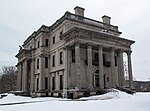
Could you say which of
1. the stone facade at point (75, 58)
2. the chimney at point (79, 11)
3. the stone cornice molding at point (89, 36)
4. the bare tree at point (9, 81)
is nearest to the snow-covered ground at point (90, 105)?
the stone facade at point (75, 58)

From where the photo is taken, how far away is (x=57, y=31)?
1441 inches

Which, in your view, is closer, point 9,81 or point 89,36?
point 89,36

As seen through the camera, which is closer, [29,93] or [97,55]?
[97,55]

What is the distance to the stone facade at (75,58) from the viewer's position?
3014cm

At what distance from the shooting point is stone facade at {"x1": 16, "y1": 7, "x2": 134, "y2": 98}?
30.1 metres

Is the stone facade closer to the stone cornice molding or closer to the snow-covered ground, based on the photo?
the stone cornice molding

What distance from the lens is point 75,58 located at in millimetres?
29578

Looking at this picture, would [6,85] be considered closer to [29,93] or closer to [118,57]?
[29,93]

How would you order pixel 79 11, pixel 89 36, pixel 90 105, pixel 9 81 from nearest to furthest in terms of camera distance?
pixel 90 105 → pixel 89 36 → pixel 79 11 → pixel 9 81

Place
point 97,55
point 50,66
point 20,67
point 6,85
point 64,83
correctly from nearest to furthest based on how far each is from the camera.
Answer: point 64,83
point 97,55
point 50,66
point 20,67
point 6,85

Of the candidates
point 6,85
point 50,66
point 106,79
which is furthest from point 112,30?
point 6,85

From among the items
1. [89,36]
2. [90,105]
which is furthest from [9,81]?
[90,105]

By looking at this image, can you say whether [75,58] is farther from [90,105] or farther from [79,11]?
[90,105]

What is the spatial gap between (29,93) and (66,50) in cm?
1584
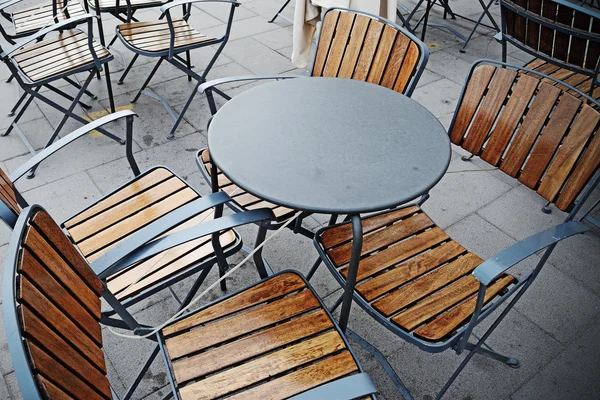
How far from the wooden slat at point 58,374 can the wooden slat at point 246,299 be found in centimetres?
51

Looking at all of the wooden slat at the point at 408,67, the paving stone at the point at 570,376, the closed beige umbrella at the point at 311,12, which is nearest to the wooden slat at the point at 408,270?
the paving stone at the point at 570,376

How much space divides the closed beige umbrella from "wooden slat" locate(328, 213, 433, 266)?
1.70 m

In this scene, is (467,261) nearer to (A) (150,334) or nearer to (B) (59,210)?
(A) (150,334)

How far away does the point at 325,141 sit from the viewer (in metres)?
1.84

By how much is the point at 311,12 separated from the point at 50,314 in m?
2.85

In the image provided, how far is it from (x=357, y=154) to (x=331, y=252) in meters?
0.43

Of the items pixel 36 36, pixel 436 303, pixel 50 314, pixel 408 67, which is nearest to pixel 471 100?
pixel 408 67

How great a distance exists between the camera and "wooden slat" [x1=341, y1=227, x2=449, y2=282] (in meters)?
1.89

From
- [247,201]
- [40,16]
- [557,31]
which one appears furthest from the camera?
[40,16]

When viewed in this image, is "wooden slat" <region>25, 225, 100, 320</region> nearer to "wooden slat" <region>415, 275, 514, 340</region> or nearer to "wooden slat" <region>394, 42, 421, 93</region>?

= Task directions =
Write out the material above once more, exactly as it reads, with no pictures.

= In response =
Could you say which of
1. the stone facade at point (75, 58)
2. the chimney at point (79, 11)
3. the stone cornice molding at point (89, 36)
4. the bare tree at point (9, 81)
is nearest to the snow-covered ground at point (90, 105)?
the stone facade at point (75, 58)

From where the photo is taken, how far away is (x=57, y=31)?
1441 inches

Which, in your view, is closer, point 9,81 or point 89,36?
point 89,36

As seen through the camera, which is closer, [29,93] or [97,55]?
[97,55]

What is the distance to the stone facade at (75,58) from the viewer's position?
3014cm

At what distance from the shooting point is stone facade at {"x1": 16, "y1": 7, "x2": 134, "y2": 98}?
30.1 metres

Is the stone facade closer to the stone cornice molding or closer to the snow-covered ground, based on the photo?
the stone cornice molding

What distance from the lens is point 75,58 located at in millimetres?
29578

Looking at this picture, would [6,85] be considered closer to [29,93] or closer to [118,57]?
[29,93]

How would you order pixel 79 11, pixel 89 36, pixel 90 105, pixel 9 81 from nearest to furthest in terms of camera distance?
pixel 90 105 → pixel 89 36 → pixel 79 11 → pixel 9 81

Place
point 97,55
point 50,66
point 20,67
point 6,85
point 64,83
correctly from nearest to furthest based on how far each is from the camera.
Answer: point 64,83
point 97,55
point 50,66
point 20,67
point 6,85

Of the candidates
point 6,85
point 50,66
point 106,79
which is furthest from point 112,30?
point 6,85

From among the items
1. [89,36]
2. [90,105]
which is furthest from [9,81]?
[90,105]

By looking at this image, can you say whether [75,58] is farther from [90,105] or farther from [79,11]?
[90,105]

What is the spatial gap between (29,93) and (66,50) in cm?
1584
How far from the wooden slat at point 58,374 can the wooden slat at point 246,299 be found in centimetres?
51

Looking at all of the wooden slat at the point at 408,67, the paving stone at the point at 570,376, the closed beige umbrella at the point at 311,12, which is nearest to the wooden slat at the point at 408,270?
the paving stone at the point at 570,376

How much space divides the closed beige umbrella from "wooden slat" locate(328, 213, 433, 266)?
1.70 m

In this scene, is (467,261) nearer to (A) (150,334) or nearer to (B) (59,210)?
(A) (150,334)

How far away does the point at 325,141 sit from the viewer (in metres)?
1.84

By how much is the point at 311,12 separated from the point at 50,314 in m?
2.85

In the image provided, how far is it from (x=357, y=154) to (x=331, y=252) in meters?
0.43

Of the items pixel 36 36, pixel 436 303, pixel 50 314, pixel 408 67, which is nearest to pixel 471 100?
pixel 408 67

How great a distance exists between the camera and "wooden slat" [x1=341, y1=227, x2=449, y2=282] (in meters)?
1.89

From
- [247,201]
- [40,16]
- [557,31]
which one appears furthest from the camera?
[40,16]

When viewed in this image, is "wooden slat" <region>25, 225, 100, 320</region> nearer to "wooden slat" <region>415, 275, 514, 340</region> or nearer to "wooden slat" <region>394, 42, 421, 93</region>?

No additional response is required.